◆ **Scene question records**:
--- START ---

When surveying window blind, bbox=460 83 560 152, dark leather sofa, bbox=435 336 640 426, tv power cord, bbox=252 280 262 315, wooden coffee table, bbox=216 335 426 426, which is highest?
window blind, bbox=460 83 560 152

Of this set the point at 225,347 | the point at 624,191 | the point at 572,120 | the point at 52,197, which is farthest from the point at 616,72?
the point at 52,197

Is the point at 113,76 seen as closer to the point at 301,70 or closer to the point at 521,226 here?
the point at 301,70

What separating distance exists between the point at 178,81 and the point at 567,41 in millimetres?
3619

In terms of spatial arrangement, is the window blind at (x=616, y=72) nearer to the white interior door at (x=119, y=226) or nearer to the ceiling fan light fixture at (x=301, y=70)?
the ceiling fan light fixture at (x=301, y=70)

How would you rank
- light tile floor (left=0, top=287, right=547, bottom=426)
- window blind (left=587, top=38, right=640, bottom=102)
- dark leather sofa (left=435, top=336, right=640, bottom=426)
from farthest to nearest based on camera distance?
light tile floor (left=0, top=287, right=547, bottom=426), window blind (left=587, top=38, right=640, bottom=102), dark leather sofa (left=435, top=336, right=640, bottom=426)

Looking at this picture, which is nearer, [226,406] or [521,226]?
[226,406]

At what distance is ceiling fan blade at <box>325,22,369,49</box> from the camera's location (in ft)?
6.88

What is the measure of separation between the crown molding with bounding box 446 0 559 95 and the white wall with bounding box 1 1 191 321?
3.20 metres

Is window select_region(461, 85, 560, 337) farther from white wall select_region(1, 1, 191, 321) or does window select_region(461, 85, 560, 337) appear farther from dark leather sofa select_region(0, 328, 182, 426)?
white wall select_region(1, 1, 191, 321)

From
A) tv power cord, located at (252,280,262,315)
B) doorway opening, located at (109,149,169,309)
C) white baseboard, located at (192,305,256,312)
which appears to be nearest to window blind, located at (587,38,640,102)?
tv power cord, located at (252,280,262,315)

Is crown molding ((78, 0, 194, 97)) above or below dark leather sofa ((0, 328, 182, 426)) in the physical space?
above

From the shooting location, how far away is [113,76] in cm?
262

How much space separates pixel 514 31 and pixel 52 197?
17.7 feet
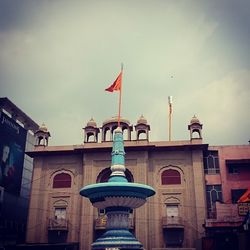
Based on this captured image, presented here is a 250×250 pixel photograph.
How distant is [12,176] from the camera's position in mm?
42906

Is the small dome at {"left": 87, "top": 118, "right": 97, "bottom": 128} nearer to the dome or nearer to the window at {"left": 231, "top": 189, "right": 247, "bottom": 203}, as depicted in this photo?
the dome

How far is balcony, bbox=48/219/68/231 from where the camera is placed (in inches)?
1315

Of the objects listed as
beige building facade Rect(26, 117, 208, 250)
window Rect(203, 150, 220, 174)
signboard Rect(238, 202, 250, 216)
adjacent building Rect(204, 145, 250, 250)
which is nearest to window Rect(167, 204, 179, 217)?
beige building facade Rect(26, 117, 208, 250)

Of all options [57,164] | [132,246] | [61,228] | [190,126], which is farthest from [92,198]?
[190,126]

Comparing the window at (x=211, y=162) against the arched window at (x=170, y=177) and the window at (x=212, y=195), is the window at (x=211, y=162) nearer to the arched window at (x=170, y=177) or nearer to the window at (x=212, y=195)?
the window at (x=212, y=195)

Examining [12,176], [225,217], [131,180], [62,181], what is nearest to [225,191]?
[225,217]

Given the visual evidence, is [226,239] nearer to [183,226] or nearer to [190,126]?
[183,226]

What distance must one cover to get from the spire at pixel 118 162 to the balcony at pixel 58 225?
11.7m

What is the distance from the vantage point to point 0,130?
4159cm

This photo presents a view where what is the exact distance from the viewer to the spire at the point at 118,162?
2430cm

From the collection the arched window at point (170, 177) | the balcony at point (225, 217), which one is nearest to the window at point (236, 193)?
the balcony at point (225, 217)

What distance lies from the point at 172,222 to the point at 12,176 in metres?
21.2

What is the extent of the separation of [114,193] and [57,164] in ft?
→ 52.8

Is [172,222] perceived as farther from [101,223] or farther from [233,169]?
[233,169]
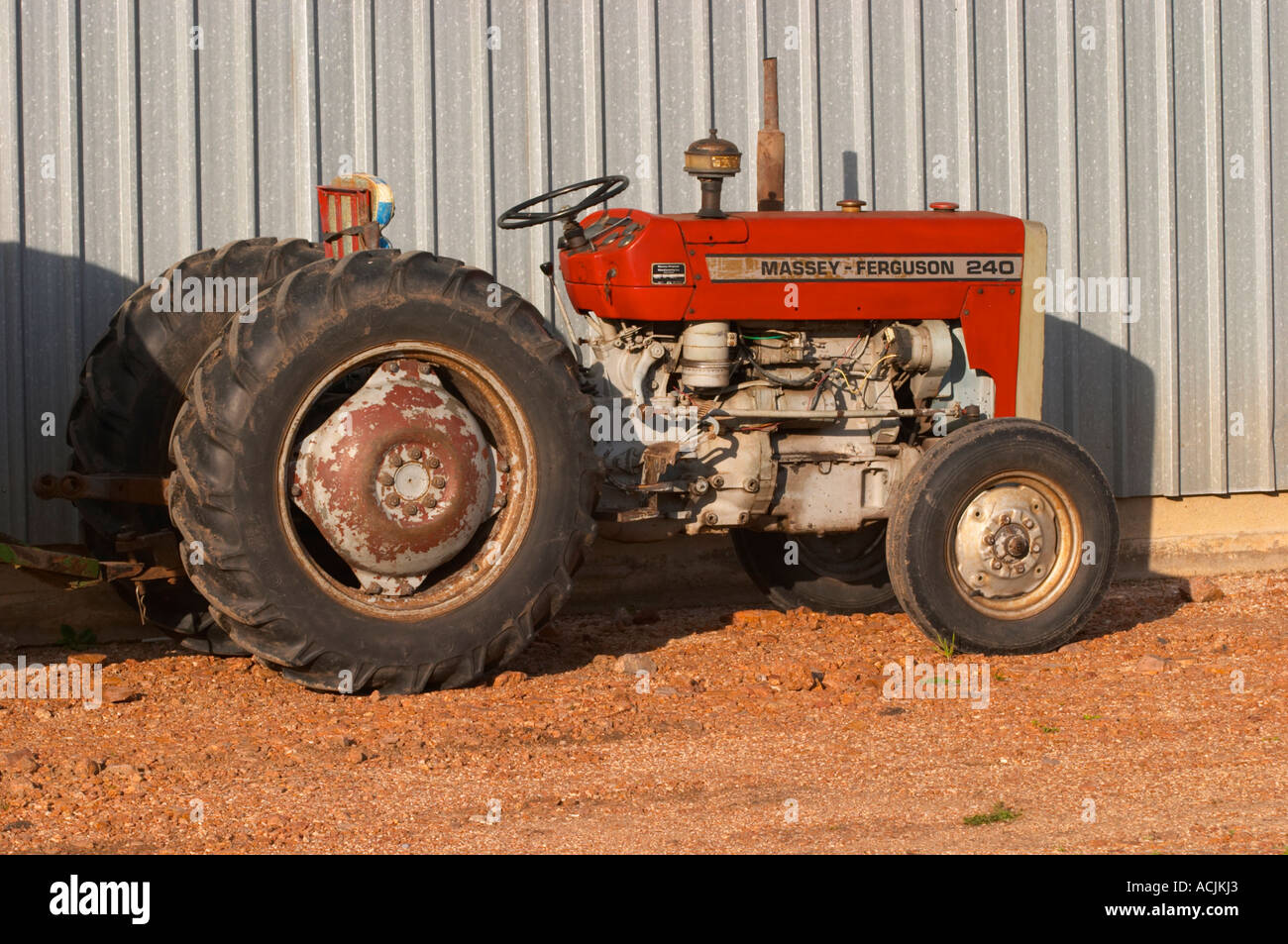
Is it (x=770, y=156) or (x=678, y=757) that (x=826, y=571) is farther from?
(x=678, y=757)

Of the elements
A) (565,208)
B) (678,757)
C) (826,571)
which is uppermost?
(565,208)

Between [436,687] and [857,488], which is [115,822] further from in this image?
Answer: [857,488]

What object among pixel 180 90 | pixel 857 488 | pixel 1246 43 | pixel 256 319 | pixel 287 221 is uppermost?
pixel 1246 43

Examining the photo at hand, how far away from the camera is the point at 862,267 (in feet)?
23.6

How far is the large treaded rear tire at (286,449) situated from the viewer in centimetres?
582

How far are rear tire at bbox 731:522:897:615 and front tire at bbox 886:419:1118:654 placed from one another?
946 mm

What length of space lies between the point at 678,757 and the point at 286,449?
1.79 metres

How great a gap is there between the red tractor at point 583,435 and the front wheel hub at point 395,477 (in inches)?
0.4

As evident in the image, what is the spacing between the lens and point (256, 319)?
5.89 m

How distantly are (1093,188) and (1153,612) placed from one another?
2446 mm

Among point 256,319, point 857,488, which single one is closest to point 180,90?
point 256,319

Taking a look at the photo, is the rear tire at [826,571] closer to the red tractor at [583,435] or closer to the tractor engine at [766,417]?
the red tractor at [583,435]

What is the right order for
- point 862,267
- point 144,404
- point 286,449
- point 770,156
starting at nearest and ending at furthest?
point 286,449, point 144,404, point 862,267, point 770,156

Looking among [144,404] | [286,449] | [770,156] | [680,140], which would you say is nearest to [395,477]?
[286,449]
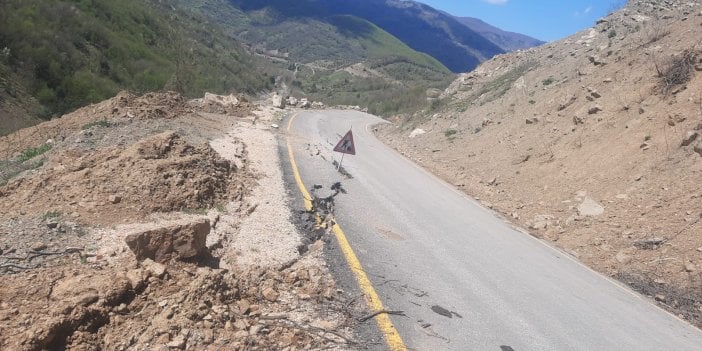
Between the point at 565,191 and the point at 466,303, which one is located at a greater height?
the point at 565,191

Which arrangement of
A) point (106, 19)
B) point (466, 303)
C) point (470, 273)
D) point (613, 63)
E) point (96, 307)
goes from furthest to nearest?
point (106, 19), point (613, 63), point (470, 273), point (466, 303), point (96, 307)

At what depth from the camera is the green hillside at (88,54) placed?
2450 centimetres

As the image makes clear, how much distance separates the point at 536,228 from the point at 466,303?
6907mm

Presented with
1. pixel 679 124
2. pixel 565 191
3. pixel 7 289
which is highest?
pixel 679 124

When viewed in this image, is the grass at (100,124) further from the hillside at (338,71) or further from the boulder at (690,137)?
the hillside at (338,71)

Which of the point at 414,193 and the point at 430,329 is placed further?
→ the point at 414,193

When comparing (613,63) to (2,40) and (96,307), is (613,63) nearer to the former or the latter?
(96,307)

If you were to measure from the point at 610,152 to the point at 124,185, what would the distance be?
40.7ft

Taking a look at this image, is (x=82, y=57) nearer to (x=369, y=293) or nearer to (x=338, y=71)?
(x=369, y=293)

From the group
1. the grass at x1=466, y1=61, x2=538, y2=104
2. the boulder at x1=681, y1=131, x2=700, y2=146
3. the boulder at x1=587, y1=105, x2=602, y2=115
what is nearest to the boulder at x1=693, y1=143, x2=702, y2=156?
the boulder at x1=681, y1=131, x2=700, y2=146

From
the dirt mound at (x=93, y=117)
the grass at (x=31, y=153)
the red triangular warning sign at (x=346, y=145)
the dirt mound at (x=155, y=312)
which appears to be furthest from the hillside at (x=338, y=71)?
the dirt mound at (x=155, y=312)

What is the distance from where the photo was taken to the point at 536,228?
37.0 ft

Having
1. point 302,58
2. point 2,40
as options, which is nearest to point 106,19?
point 2,40

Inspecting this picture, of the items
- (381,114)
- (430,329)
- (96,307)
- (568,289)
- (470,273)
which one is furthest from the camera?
(381,114)
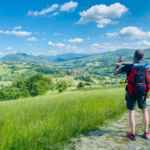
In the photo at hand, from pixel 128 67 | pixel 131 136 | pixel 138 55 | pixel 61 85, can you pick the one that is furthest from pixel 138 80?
pixel 61 85

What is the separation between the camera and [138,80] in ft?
23.1

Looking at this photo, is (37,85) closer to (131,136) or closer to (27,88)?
(27,88)

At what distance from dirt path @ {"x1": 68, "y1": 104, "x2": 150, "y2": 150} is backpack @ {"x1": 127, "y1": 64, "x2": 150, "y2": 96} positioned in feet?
3.32

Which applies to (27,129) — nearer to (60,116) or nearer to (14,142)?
(14,142)

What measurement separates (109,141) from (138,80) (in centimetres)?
149

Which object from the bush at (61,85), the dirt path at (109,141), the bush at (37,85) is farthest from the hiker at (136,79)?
the bush at (61,85)

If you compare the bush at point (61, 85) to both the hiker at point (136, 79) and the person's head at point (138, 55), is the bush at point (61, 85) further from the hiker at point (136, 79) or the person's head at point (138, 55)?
the person's head at point (138, 55)

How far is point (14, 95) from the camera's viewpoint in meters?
87.9

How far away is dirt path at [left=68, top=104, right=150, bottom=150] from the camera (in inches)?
239

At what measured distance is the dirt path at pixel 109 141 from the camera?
6.08 metres

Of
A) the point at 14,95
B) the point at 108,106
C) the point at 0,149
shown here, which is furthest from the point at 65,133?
the point at 14,95

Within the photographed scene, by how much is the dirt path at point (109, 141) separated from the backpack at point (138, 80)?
39.8 inches

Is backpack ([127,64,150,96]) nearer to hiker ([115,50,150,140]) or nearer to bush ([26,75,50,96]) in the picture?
hiker ([115,50,150,140])

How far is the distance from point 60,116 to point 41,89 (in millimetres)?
86201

--- END ---

◆ **Objective**: Reproduce word for word the stretch of the records from their start through the line containing "3.20 metres".

◆ **Result of the task**:
When surveying window blind, bbox=460 83 560 152, dark leather sofa, bbox=435 336 640 426, tv power cord, bbox=252 280 262 315, wooden coffee table, bbox=216 335 426 426, which is highest?
window blind, bbox=460 83 560 152

Of this set the point at 225,347 | the point at 624,191 | the point at 572,120 | the point at 52,197, which is farthest from the point at 616,72?
the point at 52,197

Is the point at 113,76 seen as closer to the point at 301,70 or closer to the point at 521,226 here?
the point at 301,70

What separating distance exists between the point at 178,81 and the point at 567,41 in millimetres?
3619

In terms of spatial arrangement, is the window blind at (x=616, y=72) nearer to the white interior door at (x=119, y=226) or nearer to the ceiling fan light fixture at (x=301, y=70)?
the ceiling fan light fixture at (x=301, y=70)

How would you rank
- light tile floor (left=0, top=287, right=547, bottom=426)
- window blind (left=587, top=38, right=640, bottom=102)
- dark leather sofa (left=435, top=336, right=640, bottom=426)
from farthest to nearest based on camera distance?
light tile floor (left=0, top=287, right=547, bottom=426), window blind (left=587, top=38, right=640, bottom=102), dark leather sofa (left=435, top=336, right=640, bottom=426)

Looking at this picture, which is nearer, [226,406] or [521,226]?
[226,406]

At what distance is ceiling fan blade at <box>325,22,369,49</box> from the camera's location (in ft)?
6.88

What is the measure of separation between the crown molding with bounding box 446 0 559 95 and the white wall with bounding box 1 1 191 321?
3.20 metres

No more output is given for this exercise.